_Problem to work on_
For the entries below, return every line from the top through the line with "Lofty Exclusive Apartments" exactly as it stands, omitting pictures.

_Dataset items_
━━━━━━━━━━
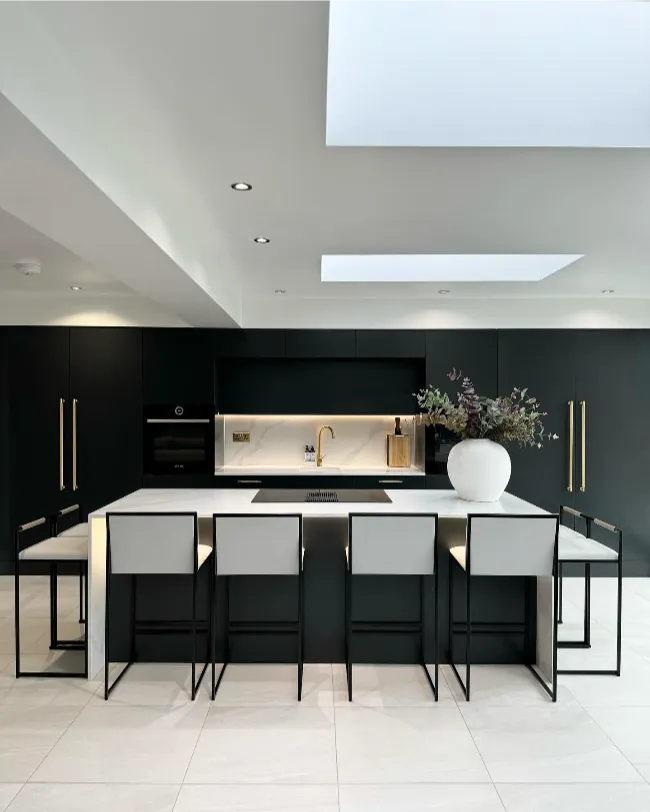 Modern Kitchen Island 7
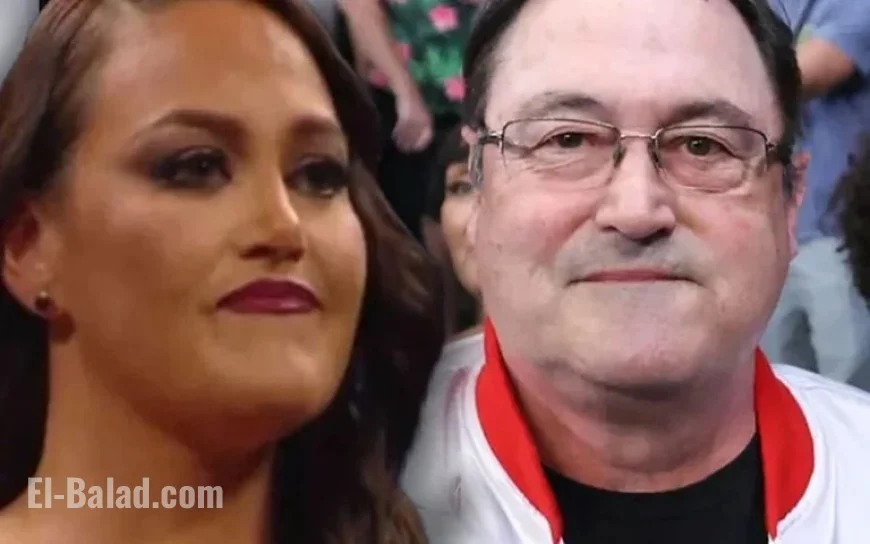 Mika Rotunda Dismisses Hospice Rumors About Father Mike Rotunda
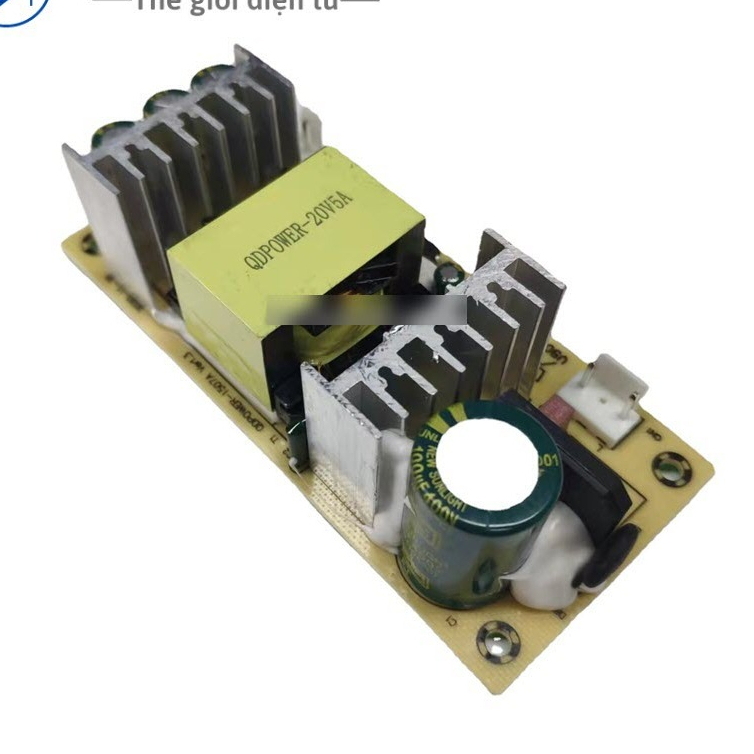 COMPONENTS 20V 5A แหล่งพลังงานลําโพง วงจรไฟฟ้า 20V5A ใหม่ - KN6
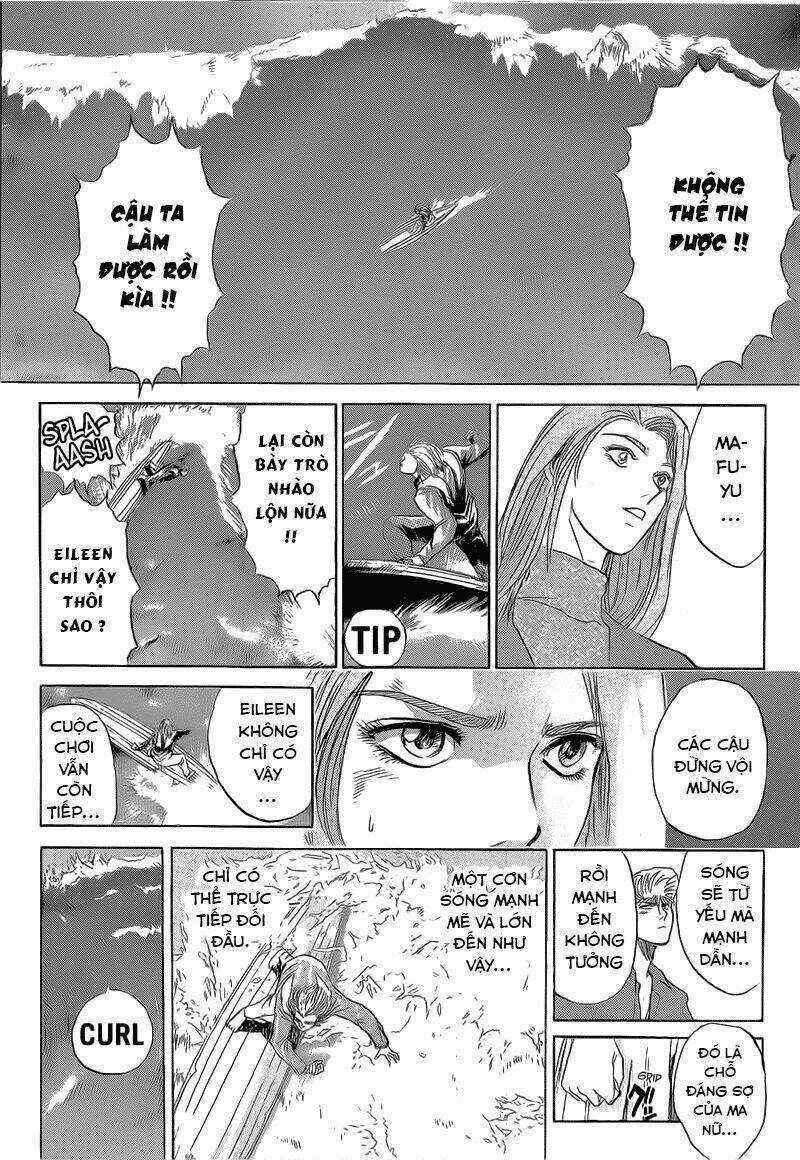 Shonan Junai Gumi Chapter 224 trang 9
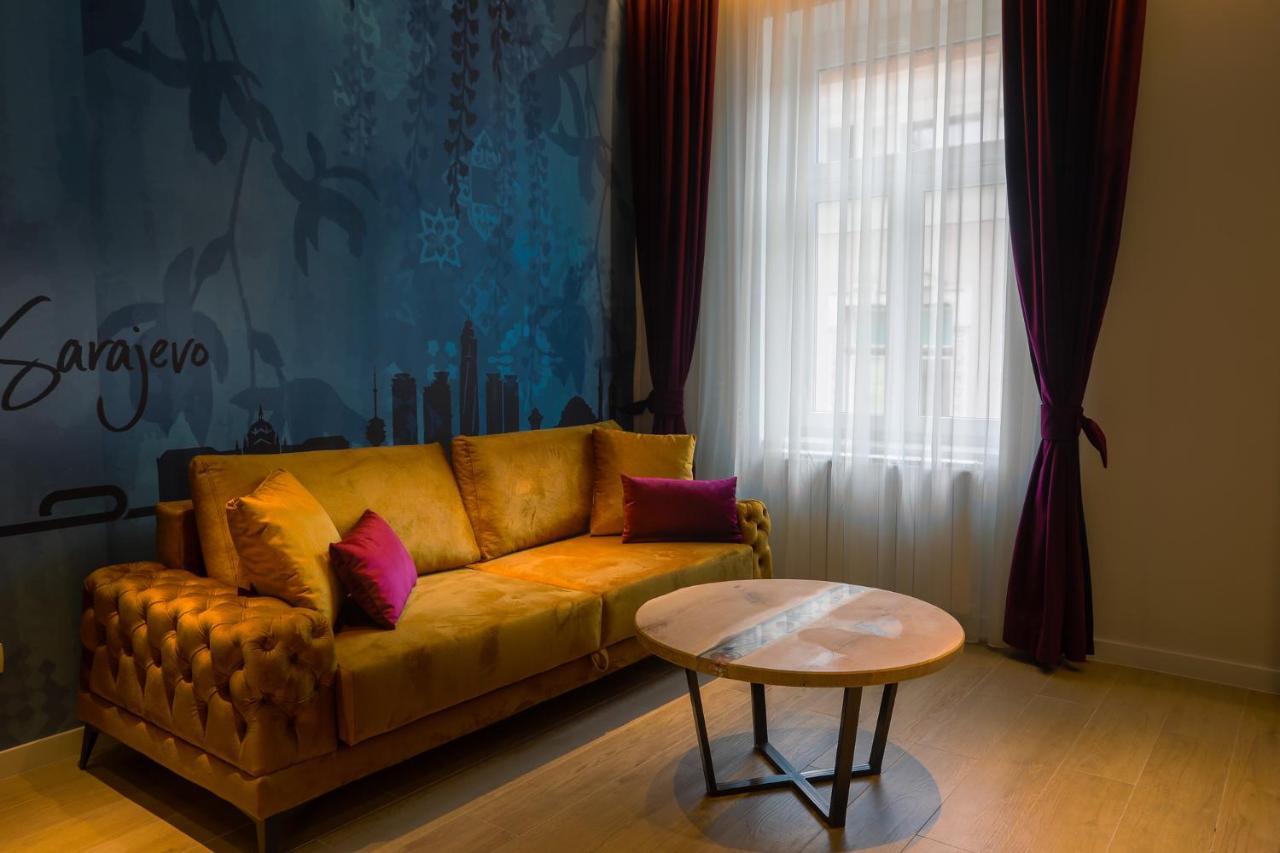 Lofty Exclusive Apartments Sarajevo Exterior photo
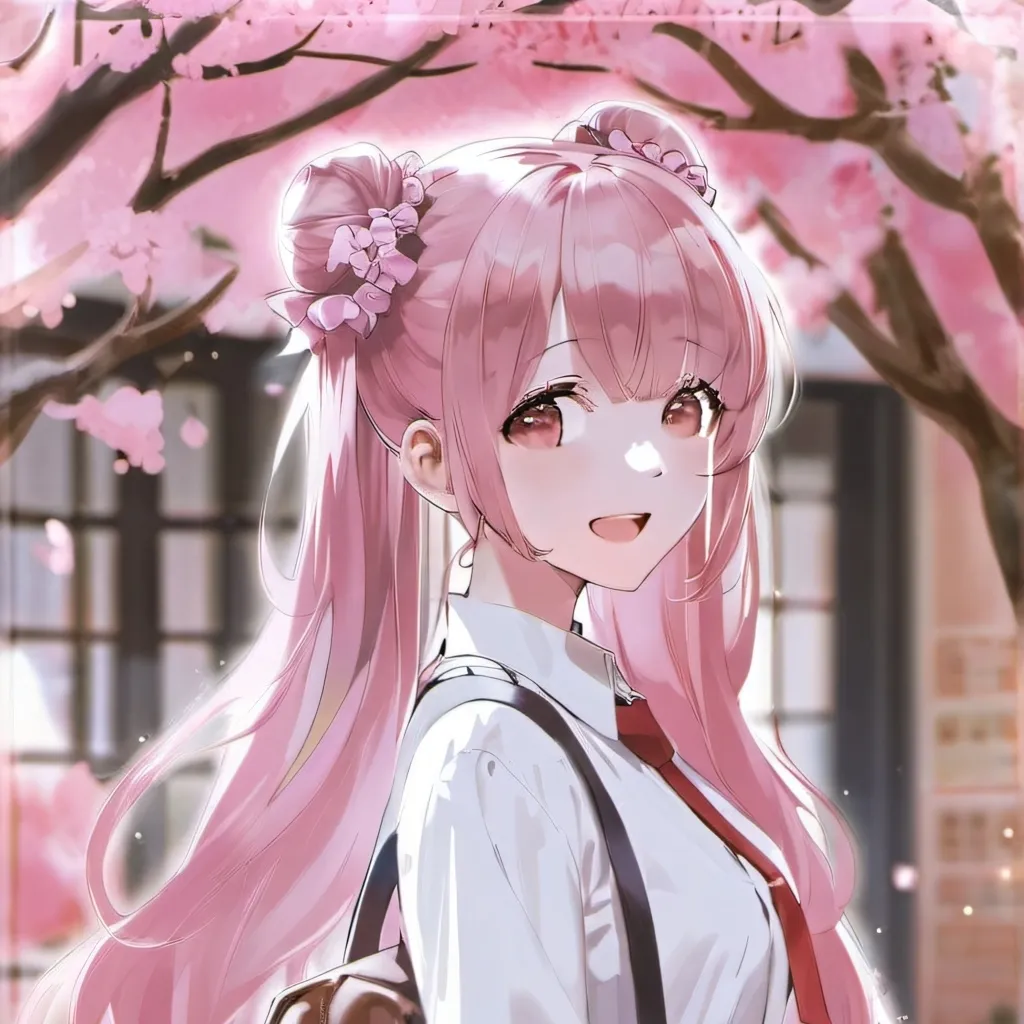 chat with ai character: Reika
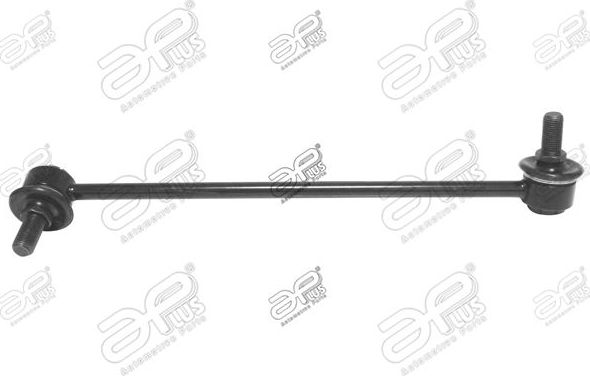 Стойка (тяга) стабилизатора APlus передняя правая для Honda City IV 2002-2008. Артикул 27777AP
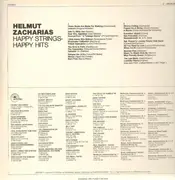 LP - Helmut Zacharias - Happy Strings - Happy Hits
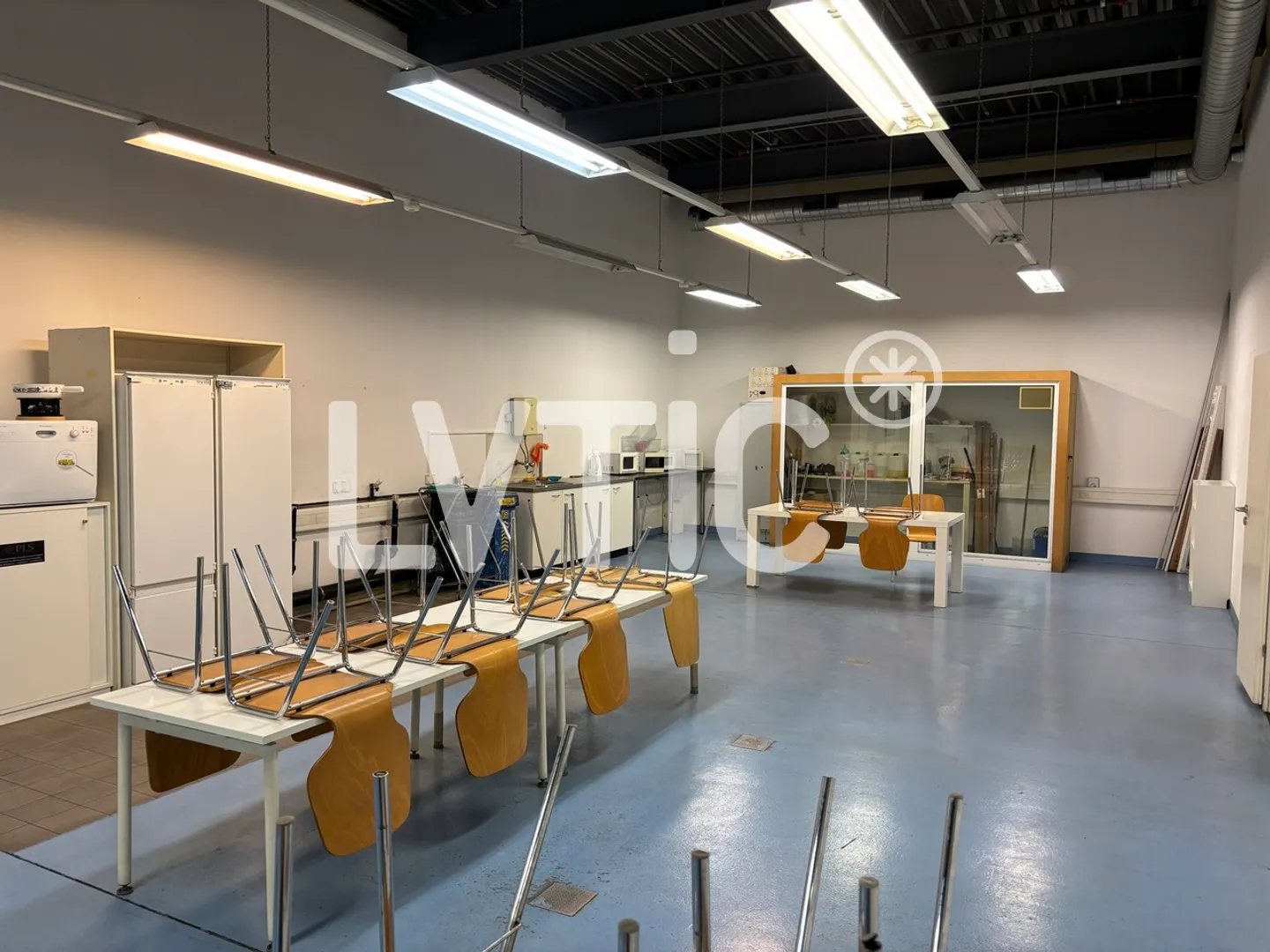 Deposito di 450 m2 in affitto a Tolochenaz - Foto 5 di 5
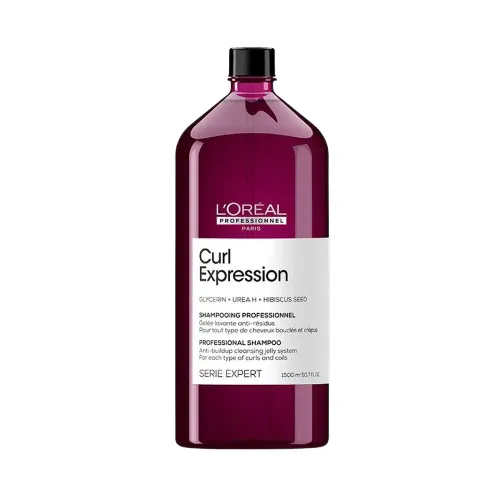 Loreal Expert Curl Express · Shampoo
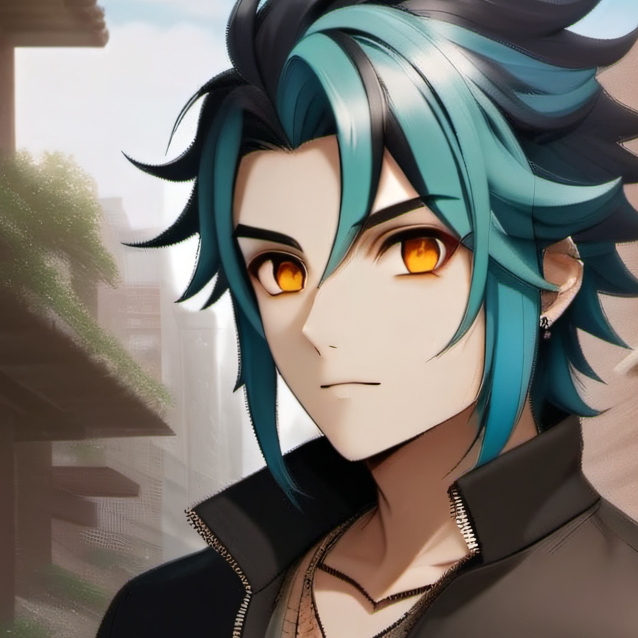chat with ai character: jake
━━━━━━━━━━
_Answer section_
 Modern Kitchen Island 7
 Mika Rotunda Dismisses Hospice Rumors About Father Mike Rotunda
 COMPONENTS 20V 5A แหล่งพลังงานลําโพง วงจรไฟฟ้า 20V5A ใหม่ - KN6
 Shonan Junai Gumi Chapter 224 trang 9
 Lofty Exclusive Apartments Sarajevo Exterior photo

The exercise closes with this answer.